— Begin PROVIDED RECORDS —
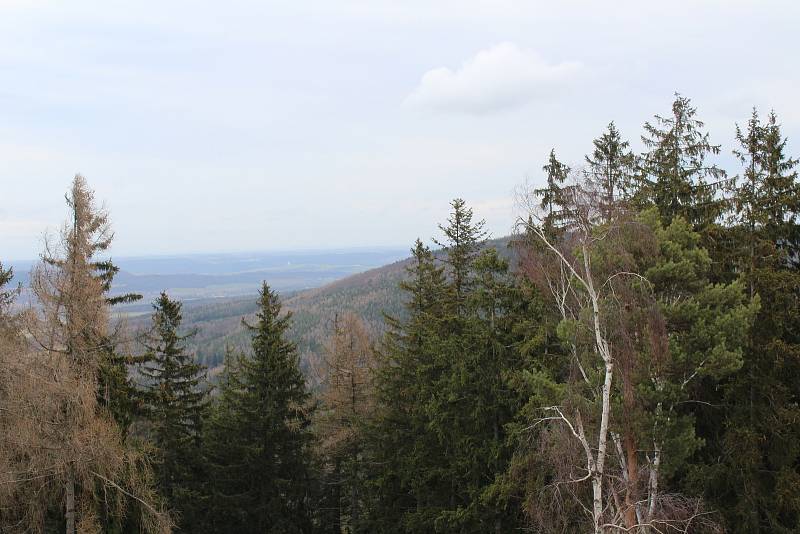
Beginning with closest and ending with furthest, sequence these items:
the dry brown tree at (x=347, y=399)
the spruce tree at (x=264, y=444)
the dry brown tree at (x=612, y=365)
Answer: the dry brown tree at (x=612, y=365) → the spruce tree at (x=264, y=444) → the dry brown tree at (x=347, y=399)

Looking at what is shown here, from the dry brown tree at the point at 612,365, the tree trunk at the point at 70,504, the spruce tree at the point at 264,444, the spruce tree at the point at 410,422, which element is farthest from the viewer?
the spruce tree at the point at 264,444

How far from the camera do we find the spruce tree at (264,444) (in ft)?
65.5

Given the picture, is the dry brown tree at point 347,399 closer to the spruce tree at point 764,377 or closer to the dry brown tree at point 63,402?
the dry brown tree at point 63,402

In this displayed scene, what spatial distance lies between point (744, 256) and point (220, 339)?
188 meters

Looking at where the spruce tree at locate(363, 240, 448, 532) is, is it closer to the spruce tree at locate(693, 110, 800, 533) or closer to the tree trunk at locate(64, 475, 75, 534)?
the spruce tree at locate(693, 110, 800, 533)

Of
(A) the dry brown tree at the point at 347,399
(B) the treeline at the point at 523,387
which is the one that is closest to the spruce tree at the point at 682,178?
(B) the treeline at the point at 523,387

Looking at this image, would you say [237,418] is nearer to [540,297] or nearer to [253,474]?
[253,474]

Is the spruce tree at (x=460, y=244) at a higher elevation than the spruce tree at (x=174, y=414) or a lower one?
higher

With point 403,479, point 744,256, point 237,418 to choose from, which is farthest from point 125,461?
point 744,256

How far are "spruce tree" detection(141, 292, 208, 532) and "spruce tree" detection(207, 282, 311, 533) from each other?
107cm

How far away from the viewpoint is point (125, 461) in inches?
494

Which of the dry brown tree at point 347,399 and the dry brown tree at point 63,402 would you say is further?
the dry brown tree at point 347,399

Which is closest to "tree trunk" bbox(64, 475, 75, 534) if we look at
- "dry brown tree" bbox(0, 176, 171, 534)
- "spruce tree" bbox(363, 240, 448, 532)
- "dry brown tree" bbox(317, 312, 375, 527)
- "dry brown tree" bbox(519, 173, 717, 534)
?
"dry brown tree" bbox(0, 176, 171, 534)

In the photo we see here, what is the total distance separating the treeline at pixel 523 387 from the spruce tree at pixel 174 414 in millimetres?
79
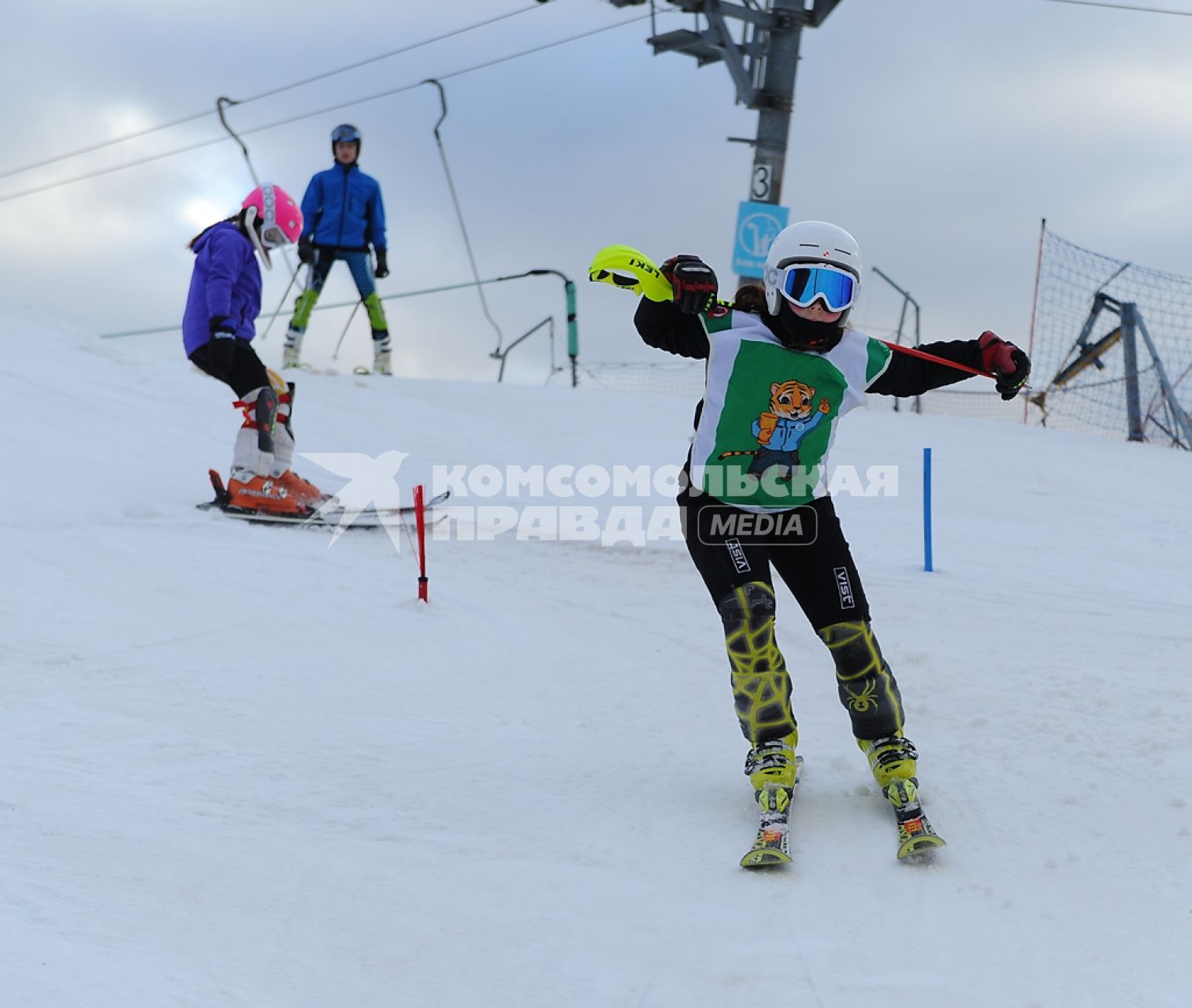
— End PROVIDED RECORDS —
_YOUR INSTRUCTIONS_. Extract each line of the material above that contains the string "distance", matching case exactly.

_THE OUTPUT_.
In this displayed scene, what spatial distance lies between point (744, 256) and point (220, 339)?
In the photo we see here, what is the total distance separating the treeline at pixel 523 387 from the spruce tree at pixel 174 414 in millimetres?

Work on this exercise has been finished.